When the Maceks, who were friends and admirers of George Forsyth, heard that we were contemplating a purchase of this particular Roberts, they immediately offered to acquire the piece and donate it to the Kelsey in Forsyth's memory. The other eight Roberts prints were given by Eugene and Emily Grant in 1995.

Of all the nineteenth-century travelers to Egypt and the Near East, Roberts was one of the most notable. A prolific and talented artist, he produced thousands of drawings, sketches, lithographs, and paintings, including detailed depictions of ancient monuments that are now badly damaged. No other artist has left such a compelling visual record of ancient Egypt and the Near East.

Roberts's personal life was as interesting as his art. The son of a poor Scottish shoemaker, he exhibited artistic talent early and became apprenticed to an Edinburgh house painter. Although his seven-year apprenticeship was to prove harsh and exacting, it allowed the young Roberts time to hone his considerable skills. Unlike house painters of today, those of the early nineteenth century were involved in imitative painting and were often asked by wealthy clients to transform flat walls into marble staircases, elegant pavements, and traceried panels. His apprenticeship completed, Roberts found work as a scenic painter in the theater, working first with a strolling company, then with theatrical groups on the London stage, where his beautiful scenic designs drew lavish praise.

Like many of his contemporaries, Roberts traveled abroad on sketching tours. Between 1823 and 1833 he made several trips to Spain and produced a number of splendid lithographs whose success surprised even the artist: 1,200 sets of his lithographs were sold in a mere two months. But Roberts's visit to the Near East in 1838-39 was "the great central episode of his artistic life." Since his childhood, he had dreamed of seeing the Holy Land and Egypt.

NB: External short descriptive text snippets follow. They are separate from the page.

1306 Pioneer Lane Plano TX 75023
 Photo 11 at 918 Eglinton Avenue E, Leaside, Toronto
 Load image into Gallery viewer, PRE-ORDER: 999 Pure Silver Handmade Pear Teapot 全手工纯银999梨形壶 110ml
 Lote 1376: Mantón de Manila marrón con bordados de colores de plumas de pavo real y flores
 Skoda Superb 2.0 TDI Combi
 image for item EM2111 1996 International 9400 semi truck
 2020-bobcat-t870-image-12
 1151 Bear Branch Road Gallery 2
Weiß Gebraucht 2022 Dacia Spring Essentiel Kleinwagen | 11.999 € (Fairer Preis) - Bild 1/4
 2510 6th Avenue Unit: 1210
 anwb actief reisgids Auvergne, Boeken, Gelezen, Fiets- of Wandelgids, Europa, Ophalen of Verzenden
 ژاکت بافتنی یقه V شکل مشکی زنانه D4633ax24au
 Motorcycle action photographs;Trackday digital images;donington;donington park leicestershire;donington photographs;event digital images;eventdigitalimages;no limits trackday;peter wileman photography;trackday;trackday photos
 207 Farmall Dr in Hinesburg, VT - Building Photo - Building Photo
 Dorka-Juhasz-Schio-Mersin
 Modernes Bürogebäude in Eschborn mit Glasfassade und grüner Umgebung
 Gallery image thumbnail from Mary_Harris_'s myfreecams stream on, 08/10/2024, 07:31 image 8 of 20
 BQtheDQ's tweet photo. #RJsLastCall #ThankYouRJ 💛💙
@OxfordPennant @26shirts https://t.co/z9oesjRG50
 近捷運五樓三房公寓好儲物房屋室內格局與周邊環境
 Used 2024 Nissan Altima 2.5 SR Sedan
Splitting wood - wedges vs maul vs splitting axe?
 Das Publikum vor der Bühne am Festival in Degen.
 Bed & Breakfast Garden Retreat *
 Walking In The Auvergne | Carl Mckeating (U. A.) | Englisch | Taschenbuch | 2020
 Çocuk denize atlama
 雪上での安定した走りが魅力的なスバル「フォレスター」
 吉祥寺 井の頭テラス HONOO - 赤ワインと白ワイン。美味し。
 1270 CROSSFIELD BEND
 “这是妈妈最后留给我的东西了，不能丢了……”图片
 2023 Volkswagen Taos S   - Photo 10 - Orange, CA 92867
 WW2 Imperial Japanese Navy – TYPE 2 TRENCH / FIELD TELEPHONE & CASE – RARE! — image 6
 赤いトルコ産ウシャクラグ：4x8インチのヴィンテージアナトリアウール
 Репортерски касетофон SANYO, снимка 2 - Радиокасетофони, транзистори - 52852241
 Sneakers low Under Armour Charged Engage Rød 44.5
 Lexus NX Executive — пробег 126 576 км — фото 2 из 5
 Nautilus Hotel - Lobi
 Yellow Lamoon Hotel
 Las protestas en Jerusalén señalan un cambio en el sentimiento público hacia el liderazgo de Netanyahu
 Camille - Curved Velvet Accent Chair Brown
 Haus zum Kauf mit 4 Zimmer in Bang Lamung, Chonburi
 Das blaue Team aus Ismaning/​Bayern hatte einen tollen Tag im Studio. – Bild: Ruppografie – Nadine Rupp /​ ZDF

A compulsive writer of journals and letters, Roberts describes his visit to Egypt and a boat trip up the Nile with a vivid and painterly hand. Possibly because of his limited formal education, Roberts, though widely read, was a poor speller. A letter to a close friend provides an insightful account of his Nile voyage:

. . . and with the exception of Mosquitos, myriads of flys, fleas, bugs, lice, lizards, and ratts, I was tollerably well off--with these accompaniments you may be shure all was not pleasure--add to which the Thermometre at 100 in the Shade and sometimes higher. . . . But that is of no consequence . . . I cannot say [that my sketches have] done justice to [ancient Egypt], for no painting can do that . . . and no artist that ever lived could come near--the sunrising and setting are the most glorious, perhaps in the world and these glorious ruins, ruins still retaining the brillant colours with which they were decorated . . .

After his return to England in 1839, Roberts spent the next ten years producing drawings (based on his sketches) for a series of 247 lithographs. The Egyptian collection was first published between 1846 and 1850 in large format, variously colored; a reduced-size series in monochrome appeared between 1855 and 1856.

On behalf of the Kelsey Museum, I extend our warmest thanks to the Maceks for their wonderful and generous gift honoring George Forsyth.